Обязанность каждого – исправлять несправедливость лично (другие могут её не видеть), дабы восстановить баланс и не допускать нарастания крена. Катиться в сторону общего наклона – легко, переносить груз в сторону поднявшегося борта – трудно. Люди, которые не противостоят несправедливости не нейтральны, они сползают в сторону крена и приближают гибель общества.

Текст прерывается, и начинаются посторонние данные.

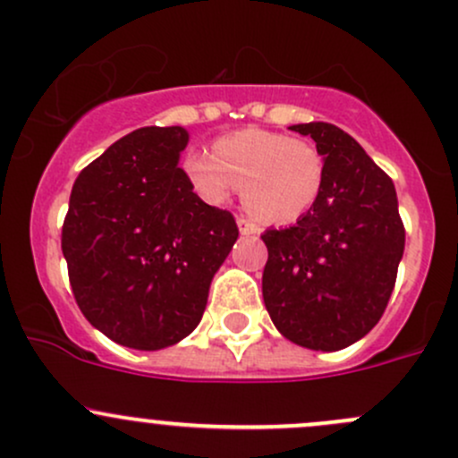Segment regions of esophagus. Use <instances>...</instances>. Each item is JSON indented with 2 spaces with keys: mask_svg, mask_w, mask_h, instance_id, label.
I'll return each mask as SVG.
<instances>
[{
  "mask_svg": "<svg viewBox=\"0 0 458 458\" xmlns=\"http://www.w3.org/2000/svg\"><path fill=\"white\" fill-rule=\"evenodd\" d=\"M237 225L242 234H259V225L252 224L250 219H245V216H237Z\"/></svg>",
  "mask_w": 458,
  "mask_h": 458,
  "instance_id": "1",
  "label": "esophagus"
}]
</instances>
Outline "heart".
Listing matches in <instances>:
<instances>
[{"label":"heart","mask_w":458,"mask_h":458,"mask_svg":"<svg viewBox=\"0 0 458 458\" xmlns=\"http://www.w3.org/2000/svg\"><path fill=\"white\" fill-rule=\"evenodd\" d=\"M182 166L201 199L224 204L242 186L245 208L269 224L310 213L325 182V157L314 142L266 129L221 136L215 153L191 151Z\"/></svg>","instance_id":"heart-1"}]
</instances>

Следует различать окружающий мир, который вечен, и человеческое общество, цивилизацию, которая погибнет, как только корабль опрокинется. Опасность в том, что нас убаюкивает неизменность мира – море по-прежнему горизонтально, солнце продолжает всходить на востоке… Но посмотрите, что происходит с человечеством – палуба корабля наклонилась так, что стоять на ней уже невозможно, все ползают на четвереньках…
Но где же тот отвес, который позволит измерить угол крена нашего общества? Это принцип, утверждающий, что источник справедливости находится за пределами общества, это те самые неписанные божественные законы, о которых говорил Сократ. Это неуязвимый для человеческих пороков и всегда доступный эталон. Как солнце, одинаково освещает и консула, и раба, так каждый член общества равноценен для Юстиции.